People started only slowly to develop a more multi-use approach by neglecting these strict concepts. The idea was to use one item of garment for different sports, for example for skiing as well as for mountain biking. That’s how base layers were created. Everything was designed along the principle “form follows function” in the beginning. Only later in the process colours and other design elements were added. Nowadays we are at the point, where recreation, sports and everyday life are starting to mix, which means wearing a sports jacket in the city is perfectly fine. Which is great! If you shop wisely, you can wear your sports clothes in many different ways.

Can you share any examples from your work portfolio?

I’ve always had an eye on the development of sports. For example, I helped to develop the first sportswear brand especially for mountain bikers. It was called Riff Raff and started out in Austria, in a city called Himberg near Vienna. The design of the apparel is closely linked to the new developments of the bikes. For instance, when trends as “Cross-country” and “Enduro” came up, we had to think about a new way of clothing. The result were multiple layers instead of just one thick jacket. It’s important to keep up with all the developments in a proactive way, that’s why I usually try every new trend in sports myself.

Another project was Martini Sportswear, an Austrian company near Salzburg. I especially designed a ski-tour range for women. For this line I was able to choose softer and lighter material as for normal skiing, which was a great experience. Moreover, I learned that you could create outstanding products, with having only limited resources garments and colours on hand. This was the time when “women” as a target group started to boom. A trend that is still very relevant today.

Designer Irmy Beck

How important is colour when it comes to design?

When I started out in the 80ies everything was very colourful. Real sportswear was always designed with an aspect of competition in mind. Nowadays colour is linked to the intensity of your activity as well as to emotions. Depending on whether you are a very active sportsperson, riding downhill in the mountains, or a more relaxed person looking for easy movement in an urban environment, you will most likely choose different colours.

Colour can also be a safety aspect or has an effect on your autonomic nervous system. A bright red jacket has a different impact on your emotions than for example a black one. The urban environment calls for a less colourful, more lifestyle-oriented palette like an olive or oxblood. A more sportive palette would be a deep red, a bright yellow, pink or blue – a nod to Scandinavian colour schemes.

I’ve worked for more ten years for Intersport International, where the regional aspect was also an important factor for your colour choice. Scandinavia for example tends to be more progressive when choosing colours and also unisex garments are very common; Italy has a more feminine approach, whereas Paris is more lifestyle-oriented. Plus, as mentioned already, when I started designing there was no such thing as “female sportswear”. Back then, women had to wear men’s shirts. Consequently, the first step towards a more feminine collection was to design shirts in pink and turquoise – what a stereotype!

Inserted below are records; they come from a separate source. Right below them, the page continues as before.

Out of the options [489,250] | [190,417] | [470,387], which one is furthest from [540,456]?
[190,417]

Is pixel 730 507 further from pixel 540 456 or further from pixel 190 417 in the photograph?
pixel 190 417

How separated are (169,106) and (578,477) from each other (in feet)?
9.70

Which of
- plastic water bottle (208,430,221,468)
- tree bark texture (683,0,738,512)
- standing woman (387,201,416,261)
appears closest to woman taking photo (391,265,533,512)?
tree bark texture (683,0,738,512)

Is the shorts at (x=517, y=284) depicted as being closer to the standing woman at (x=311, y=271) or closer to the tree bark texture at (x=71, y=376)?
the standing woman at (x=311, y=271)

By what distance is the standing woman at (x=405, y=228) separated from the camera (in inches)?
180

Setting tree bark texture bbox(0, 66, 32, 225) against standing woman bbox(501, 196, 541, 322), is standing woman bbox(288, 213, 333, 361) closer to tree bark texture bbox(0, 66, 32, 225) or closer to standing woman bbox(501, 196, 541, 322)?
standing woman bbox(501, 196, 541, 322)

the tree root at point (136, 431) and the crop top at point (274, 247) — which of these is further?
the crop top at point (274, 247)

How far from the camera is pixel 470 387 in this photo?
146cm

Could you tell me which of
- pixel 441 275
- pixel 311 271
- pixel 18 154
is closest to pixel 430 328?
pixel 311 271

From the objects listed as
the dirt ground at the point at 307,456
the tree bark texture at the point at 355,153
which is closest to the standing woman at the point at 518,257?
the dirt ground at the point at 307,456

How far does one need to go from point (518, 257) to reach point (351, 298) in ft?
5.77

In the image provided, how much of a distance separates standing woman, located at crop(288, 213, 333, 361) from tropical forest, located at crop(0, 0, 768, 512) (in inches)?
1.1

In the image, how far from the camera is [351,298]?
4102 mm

Back then, women had to wear men’s shirts. Consequently, the first step towards a more feminine collection was to design shirts in pink and turquoise – what a stereotype!

In terms of colour, one of my biggest projects was to develop a colour concept and help to develop the design language for Vaude, which included all their products – apparel as well as hardware. In case you wonder what “hardware” means in this context – it’s for example, bikes, ski and ski sticks. All of these pieces call for an industry design or product-design savvy person.

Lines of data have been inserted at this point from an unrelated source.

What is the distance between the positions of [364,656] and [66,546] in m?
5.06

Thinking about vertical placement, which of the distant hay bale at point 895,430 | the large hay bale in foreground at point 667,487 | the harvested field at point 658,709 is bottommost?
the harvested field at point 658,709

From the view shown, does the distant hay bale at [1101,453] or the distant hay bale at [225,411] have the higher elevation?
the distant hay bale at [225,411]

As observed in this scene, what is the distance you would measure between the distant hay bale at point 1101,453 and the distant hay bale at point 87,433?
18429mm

Today companies are developing their own colour scheme and design language, because their products should be recognizable even without branding. Therefore, colours, cut and materials play an important role.

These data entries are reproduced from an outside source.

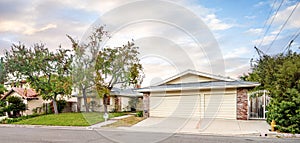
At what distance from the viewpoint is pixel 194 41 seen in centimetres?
1318

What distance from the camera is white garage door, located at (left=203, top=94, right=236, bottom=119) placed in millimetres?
18156

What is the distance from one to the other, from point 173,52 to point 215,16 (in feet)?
10.9

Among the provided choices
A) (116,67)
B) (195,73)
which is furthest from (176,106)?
(116,67)

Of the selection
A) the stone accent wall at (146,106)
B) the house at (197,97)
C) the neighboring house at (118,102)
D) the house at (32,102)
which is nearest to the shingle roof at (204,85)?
the house at (197,97)

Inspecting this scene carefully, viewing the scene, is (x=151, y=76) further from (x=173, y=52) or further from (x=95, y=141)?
(x=95, y=141)

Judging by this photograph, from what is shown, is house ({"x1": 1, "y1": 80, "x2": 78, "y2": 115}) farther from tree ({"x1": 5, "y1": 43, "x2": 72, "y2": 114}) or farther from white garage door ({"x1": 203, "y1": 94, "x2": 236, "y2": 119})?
white garage door ({"x1": 203, "y1": 94, "x2": 236, "y2": 119})

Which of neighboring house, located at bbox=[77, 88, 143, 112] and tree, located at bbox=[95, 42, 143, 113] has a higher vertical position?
tree, located at bbox=[95, 42, 143, 113]

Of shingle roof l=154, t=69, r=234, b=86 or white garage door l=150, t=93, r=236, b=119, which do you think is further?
shingle roof l=154, t=69, r=234, b=86

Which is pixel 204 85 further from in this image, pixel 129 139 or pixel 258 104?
pixel 129 139

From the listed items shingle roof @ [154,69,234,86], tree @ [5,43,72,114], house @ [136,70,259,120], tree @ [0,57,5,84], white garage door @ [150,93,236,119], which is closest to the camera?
house @ [136,70,259,120]

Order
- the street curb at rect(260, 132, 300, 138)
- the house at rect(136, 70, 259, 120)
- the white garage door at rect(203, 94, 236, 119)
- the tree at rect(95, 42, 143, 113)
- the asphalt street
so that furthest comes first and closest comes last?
1. the tree at rect(95, 42, 143, 113)
2. the white garage door at rect(203, 94, 236, 119)
3. the house at rect(136, 70, 259, 120)
4. the street curb at rect(260, 132, 300, 138)
5. the asphalt street

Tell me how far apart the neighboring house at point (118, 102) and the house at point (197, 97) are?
10.3m

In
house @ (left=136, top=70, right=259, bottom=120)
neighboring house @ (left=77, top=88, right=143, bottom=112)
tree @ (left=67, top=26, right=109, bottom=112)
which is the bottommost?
neighboring house @ (left=77, top=88, right=143, bottom=112)

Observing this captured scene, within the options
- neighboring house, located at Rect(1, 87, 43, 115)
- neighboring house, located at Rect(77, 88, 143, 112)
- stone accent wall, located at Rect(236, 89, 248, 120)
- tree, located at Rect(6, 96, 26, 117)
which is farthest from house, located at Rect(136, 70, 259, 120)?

… and what role do materials play exactly?

This is probably the area where the most changes took place. All thanks to the innovations in production and technical development. We are now able to produce new fabrics – for example, it’s possible to combine synthetic fibre with linen. There is also a shift towards more sustainable materials like wool in both design worlds, for work and sports. The result is that you can now wear a shirt during the day and then go running with the same shirt in the evening. A really helpful development, especially for business trips, where you can save up on luggage. This enormous trend is called “athleisure”. It’s still in development and has a lot of space for innovation. That is why most of the fashion brands have started to invest in more basic and sports lines in the last few years. A trend which all the real sports brands missed.

Are there any other trends we should watch out for?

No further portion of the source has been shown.